Janssen’s new single-tablet regimen, Symtuza, has been approved by the European Commission and has moved one step closer to approval by the U.S. Food and Drug Administration. To date, it is the only once-daily combination regimen that uses the protease inhibitor darunavir (Prezista) as the primary ingredient.
In addition to darunavir, Symtuza contains emtricitabine and tenofovir alafenamide (both reverse transcriptase inhibitors) as well as the booster cobicistat. This combination capitalizes on the high genetic barrier to resistance that darunavir offers while avoiding the negative kidney and bone density impacts of tenofovir disoproxil fumarate.
“A darunavir-based [regimen] represents a significant evolution in treatment options for HIV patients,” Jean-Michel Molina, a professor of infectious diseases at the University of Paris Diderot, France, and head of the infectious diseases department at the Saint-Louis Hospital in Paris, told reporters. “This is a true advancement in helping patients achieve an undetectable viral load and improving quality of life.”
The EU commission’s decision was based on positive Phase 3 findings showing that those who switched to Symtuza remained virally suppressed. Those findings were reiterated at the 16th European AIDS Conference in Milan, Italy, where Chloe Orkin of the Royal London Hospital confirmed that research showed Symtuza is just as effective as another multi-pill combination in previously untreated people with HIV.
The study recruited 725 participants in Europe and North America, predominantly male (88 percent) and white (83 percent). After 48 weeks of treatment, 91.4 percent of those receiving Symtuza had viral loads below 50 copies/ml, compared to 88.4 percent of the control group. Virologic failure occurred in 4.4 percent of the Symtuza group compared to 3.3 percent of the control group. No participant experiencing virological rebound developed resistance to darunavir or tenofovir; but one developed resistance to emtricitabine.

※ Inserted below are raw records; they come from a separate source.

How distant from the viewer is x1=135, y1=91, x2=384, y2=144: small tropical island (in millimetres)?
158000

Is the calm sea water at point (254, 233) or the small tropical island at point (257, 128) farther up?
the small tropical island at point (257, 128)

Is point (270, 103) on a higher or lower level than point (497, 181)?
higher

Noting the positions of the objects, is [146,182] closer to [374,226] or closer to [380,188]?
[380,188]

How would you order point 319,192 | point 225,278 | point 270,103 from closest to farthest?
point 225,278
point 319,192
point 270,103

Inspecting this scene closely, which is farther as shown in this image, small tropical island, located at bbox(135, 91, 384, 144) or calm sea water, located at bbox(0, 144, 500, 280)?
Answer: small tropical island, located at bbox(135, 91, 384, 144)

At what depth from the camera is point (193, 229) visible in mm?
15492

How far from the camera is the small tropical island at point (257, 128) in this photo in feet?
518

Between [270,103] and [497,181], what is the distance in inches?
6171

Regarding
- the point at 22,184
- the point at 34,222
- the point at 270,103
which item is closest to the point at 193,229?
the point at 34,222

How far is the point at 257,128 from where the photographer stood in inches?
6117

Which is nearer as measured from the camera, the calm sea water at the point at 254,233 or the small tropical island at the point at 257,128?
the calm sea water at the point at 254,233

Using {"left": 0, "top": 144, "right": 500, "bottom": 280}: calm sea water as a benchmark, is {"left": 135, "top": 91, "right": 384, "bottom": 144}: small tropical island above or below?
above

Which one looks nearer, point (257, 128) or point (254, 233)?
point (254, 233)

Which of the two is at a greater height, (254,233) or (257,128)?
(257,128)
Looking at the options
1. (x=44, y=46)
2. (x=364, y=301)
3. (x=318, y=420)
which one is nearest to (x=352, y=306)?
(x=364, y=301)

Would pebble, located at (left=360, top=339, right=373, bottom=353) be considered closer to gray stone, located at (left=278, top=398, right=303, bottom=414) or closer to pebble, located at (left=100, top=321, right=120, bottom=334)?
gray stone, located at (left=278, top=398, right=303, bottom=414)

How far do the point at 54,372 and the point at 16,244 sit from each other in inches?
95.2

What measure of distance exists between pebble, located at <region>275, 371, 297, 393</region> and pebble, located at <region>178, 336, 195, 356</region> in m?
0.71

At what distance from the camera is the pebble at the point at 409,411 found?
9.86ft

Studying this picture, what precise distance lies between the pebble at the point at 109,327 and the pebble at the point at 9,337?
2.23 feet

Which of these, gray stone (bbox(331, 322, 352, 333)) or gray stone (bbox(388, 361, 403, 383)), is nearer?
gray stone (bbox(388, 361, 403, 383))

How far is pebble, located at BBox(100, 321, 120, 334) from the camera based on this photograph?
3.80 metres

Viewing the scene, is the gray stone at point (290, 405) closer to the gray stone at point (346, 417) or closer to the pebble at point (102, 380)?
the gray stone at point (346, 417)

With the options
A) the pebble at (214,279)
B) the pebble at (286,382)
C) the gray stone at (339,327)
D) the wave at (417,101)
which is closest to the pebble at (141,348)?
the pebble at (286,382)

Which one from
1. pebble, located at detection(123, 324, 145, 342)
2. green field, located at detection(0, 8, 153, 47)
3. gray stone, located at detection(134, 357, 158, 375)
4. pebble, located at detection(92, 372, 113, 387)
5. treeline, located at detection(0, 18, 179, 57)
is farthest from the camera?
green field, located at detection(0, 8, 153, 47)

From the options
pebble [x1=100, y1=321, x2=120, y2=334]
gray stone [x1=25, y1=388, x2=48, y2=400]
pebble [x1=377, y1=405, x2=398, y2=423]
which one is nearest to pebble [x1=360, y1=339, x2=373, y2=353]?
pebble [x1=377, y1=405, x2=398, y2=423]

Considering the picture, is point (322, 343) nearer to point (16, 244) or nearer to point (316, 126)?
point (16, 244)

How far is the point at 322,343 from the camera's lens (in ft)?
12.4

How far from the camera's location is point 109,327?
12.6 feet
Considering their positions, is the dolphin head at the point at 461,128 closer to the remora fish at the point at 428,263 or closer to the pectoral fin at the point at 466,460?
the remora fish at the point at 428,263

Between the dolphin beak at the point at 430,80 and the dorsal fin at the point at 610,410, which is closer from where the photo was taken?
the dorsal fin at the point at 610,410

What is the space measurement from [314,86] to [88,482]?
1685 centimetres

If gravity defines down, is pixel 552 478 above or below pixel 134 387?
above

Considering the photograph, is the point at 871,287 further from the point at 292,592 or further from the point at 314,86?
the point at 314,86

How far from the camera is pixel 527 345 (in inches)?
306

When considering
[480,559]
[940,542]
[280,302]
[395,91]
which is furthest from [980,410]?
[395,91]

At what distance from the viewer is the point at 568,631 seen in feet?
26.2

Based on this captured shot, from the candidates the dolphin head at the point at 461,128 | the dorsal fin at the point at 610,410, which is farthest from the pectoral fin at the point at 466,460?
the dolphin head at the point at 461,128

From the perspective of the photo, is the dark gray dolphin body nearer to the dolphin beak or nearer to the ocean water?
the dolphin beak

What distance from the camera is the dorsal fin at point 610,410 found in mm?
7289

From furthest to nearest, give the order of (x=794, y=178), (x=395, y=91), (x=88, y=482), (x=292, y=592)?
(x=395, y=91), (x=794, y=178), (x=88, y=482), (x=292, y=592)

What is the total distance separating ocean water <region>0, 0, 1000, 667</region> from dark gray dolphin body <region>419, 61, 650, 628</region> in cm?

Discontinuations due to adverse reactions occurred less frequently in the Symtuza group (only 1.9 percent versus 4.4 percent in the control group) although the incidence of serious adverse events was similar in both groups. The most common adverse events were diarrhea, rash, and nausea.
With darunavir now available in a single pill combinatiom, more people will be able to reduce what Molina called “the pill burden,” giving HIV-positive people “greater freedom and flexibility, and through this we may also improve treatment adherence.”
Adherence is particularly important in reaching and maintaining undetectable viral loads as well as keeping drug resistance at bay. As of press time, an application for U.S. approval of Symtuza is currently with the FDA.